Viele Baufinanzierungen wackeln

Die Bauzinsen für Darlehen mit zehnjähriger Zinsbindung übersteigen inzwischen fast überall schon die 3-Prozent-Marke. Das ging rasend schnell: Anfang des Jahres lag der Durchschnittszins noch 0,8 Prozent, berichtet Ingo Foitzik von Check24. Ein Beispiel der Zeitschrift „Finanztest“ macht klar, was das für angehende Immobilienbesitzende bedeuten kann: Ein Haus, das Anfang vergangenen Jahres noch für 400 000 Euro zu haben war, kostet inzwischen 460 000 Euro. Mit den 10-prozentigen Kaufnebenkosten klettert der Betrag schon auf 506 000 Euro.

Verfügt man über 100 000 Euro Eigenkapital, muss man einen Kredit über 406 000 Euro aufnehmen – 66 000 Euro mehr als im Vorjahr. Zudem ist das Darlehen bei 15-jähriger Zinsbindung nicht mehr mit 1,1 Prozent, sondern mit 3,5 Prozent Zinsen pro Jahr zu bekommen. Wer 30 Jahre später schuldenfrei sein will, muss laut „Finanztest“ jeden Monat 1820 Euro an die Bank überweisen. Das sind gut 710 Euro oder 64 Prozent mehr, als Anfang 2021 für die Finanzierung des Hauses nötig gewesen wären, rechnet „Finanztest“ vor.

Wie geht es bei den Bauzinsen weiter?

„Mit dieser Geschwindigkeit ist ein Anstieg auf 4 Prozent bis zum Spätsommer möglich“, sagt Check24-Experte Foitzik. „Allerdings sehen wir nach dem steilen Anstieg im Juni aktuell leichte Zinssenkungen der Banken.“ Das hat auch die Verbraucherzentrale Bremen beobachtet. Deren Finanzexperte Stecher spricht ohnehin von „moderaten Steigerungen“ der Bauzinsen, die lange Zeit auch schon bei 8 Prozent gelegen hätten. Eine Rückkehr in diese Regionen sei aber nicht absehbar. Das Problem sei eher, dass man neben der Finanzierung auch die steigenden Lebenshaltungskosten im Blick behalten müsse. Und die künftigen höheren Nebenkosten der Immobilie. Es sei gut, einen größeren Puffer einzuplanen. Stecher erwartet eine Inflationsrate von 10 bis 15 Prozent im kommenden Jahr.

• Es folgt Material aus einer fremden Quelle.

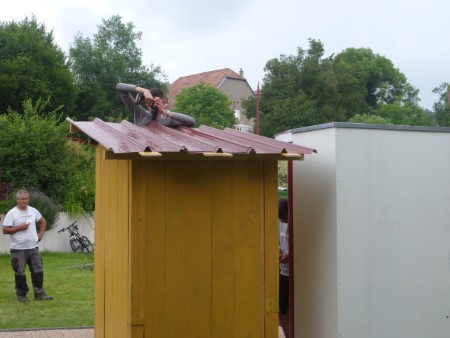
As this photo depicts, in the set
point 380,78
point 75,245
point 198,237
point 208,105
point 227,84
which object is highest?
point 380,78

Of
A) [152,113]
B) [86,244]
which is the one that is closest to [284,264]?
[152,113]

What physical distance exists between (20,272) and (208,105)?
37583 millimetres

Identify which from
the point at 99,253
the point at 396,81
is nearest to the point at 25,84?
the point at 99,253

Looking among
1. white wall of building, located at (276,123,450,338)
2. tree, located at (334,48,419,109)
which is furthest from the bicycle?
tree, located at (334,48,419,109)

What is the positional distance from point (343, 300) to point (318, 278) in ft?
1.29

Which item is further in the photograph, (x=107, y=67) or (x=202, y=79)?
(x=202, y=79)

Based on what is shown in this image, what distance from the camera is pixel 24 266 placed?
11.4m

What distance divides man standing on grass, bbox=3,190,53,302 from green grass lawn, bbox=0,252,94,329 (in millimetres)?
214

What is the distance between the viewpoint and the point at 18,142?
21969mm

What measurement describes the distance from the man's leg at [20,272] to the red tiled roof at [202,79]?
5537 centimetres

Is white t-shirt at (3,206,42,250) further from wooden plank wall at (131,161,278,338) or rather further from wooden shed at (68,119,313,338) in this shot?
wooden plank wall at (131,161,278,338)

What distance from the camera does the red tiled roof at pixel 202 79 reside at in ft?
221

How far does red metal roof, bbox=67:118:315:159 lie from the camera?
5074 millimetres

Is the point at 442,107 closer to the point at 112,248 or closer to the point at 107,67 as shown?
the point at 107,67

In jedem Fall wird sich die durchschnittliche Baufinanzierung bis Ende dieses Jahres laut Check24-Experte Foitzik um einige Tausend Euro innerhalb der Laufzeit verteuern. Sein Tipp: Man könne Angebote für sogenannte Forward-Darlehen prüfen, um sich die heutigen Zinsen für die Zukunft zu sichern.